*SOURCE TEXT*:
+++ /dev/null
-------
-TOPIC:
-------
-Dynamic backoff throttle is been introduced in the Jewel timeframe to produce
-a stable and improved performance out from filestore. This should also improve
-the average and 99th latency significantly.
-
------------
-WHAT IS IT?
------------
-The old throttle scheme in the filestore is to allow all the ios till the
-outstanding io/bytes reached some limit. Once crossed the threshold, it will not
-allow any more io to go through till the outstanding ios/bytes goes below the
-threshold. That's why once it is crossed the threshold, the write behavior
-becomes very spiky.
-The idea of the new throttle is, based on some user configurable parameters
-it can start throttling (inducing delays) early and with proper parameter
-value we can prevent the outstanding io/bytes to reach to the threshold mark.
-This dynamic backoff throttle is implemented in the following scenarios within
-filestore.
-
- 1. Filestore op worker queue holds the transactions those are yet to be applied.
- This queue needs to be bounded and a backoff throttle is used to gradually
- induce delays to the queueing threads if the ratio of current outstanding
- bytes|ops and filestore_queue_max_(bytes|ops) is more than
- filestore_queue_low_threshhold. The throttles will block io once the
- outstanding bytes|ops reaches max value (filestore_queue_max_(bytes|ops)).
-
- User configurable config option for adjusting delay is the following.
-
- filestore_queue_low_threshhold:
- Valid values should be between 0-1 and shouldn't be > *_high_threshold.
-
- filestore_queue_high_threshhold:
- Valid values should be between 0-1 and shouldn't be < *_low_threshold.
-
- filestore_expected_throughput_ops:
- Shouldn't be less than or equal to 0.
-
- filestore_expected_throughput_bytes:
- Shouldn't be less than or equal to 0.
-
- filestore_queue_high_delay_multiple:
- Shouldn't be less than 0 and shouldn't be > *_max_delay_multiple.
-
- filestore_queue_max_delay_multiple:
- Shouldn't be less than 0 and shouldn't be < *_high_delay_multiple
-
- 2. journal usage throttle is implemented to gradually slow down queue_transactions
- callers as the journal fills up. We don't want journal to become full as this
- will again induce spiky behavior. The configs work very similarly to the
- Filestore op worker queue throttle.
-
- journal_throttle_low_threshhold
- journal_throttle_high_threshhold
- filestore_expected_throughput_ops
- filestore_expected_throughput_bytes
- journal_throttle_high_multiple
- journal_throttle_max_multiple
-
-This scheme will not be inducing any delay between [0, low_threshold].
-In [low_threshhold, high_threshhold), delays should be injected based on a line
-from 0 at low_threshold to high_multiple * (1/expected_throughput) at high_threshhold.

*SOURCE MATERIAL*:
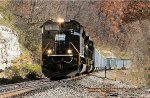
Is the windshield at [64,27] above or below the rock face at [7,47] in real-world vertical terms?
above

*TASKS*:
1. From the filestore throttle notes, echo the passage starting with "-The idea of" and going on through "to be applied.".
2. Using the filestore throttle notes, answer each question briefly.
(a) In which release timeframe was the dynamic backoff throttle introduced?
(b) What values are valid for filestore_queue_low_threshhold?
(c) According to the notes, why should the journal not become full?

*RESPONSES IN ORDER*:
1.
-The idea of the new throttle is, based on some user configurable parameters
-it can start throttling (inducing delays) early and with proper parameter
-value we can prevent the outstanding io/bytes to reach to the threshold mark.
-This dynamic backoff throttle is implemented in the following scenarios within
-filestore.
-
- 1. Filestore op worker queue holds the transactions those are yet to be applied.

2.
(a) The Jewel timeframe.
(b) Values between 0 and 1 that are not greater than the high threshold.
(c) A full journal would again induce spiky behavior.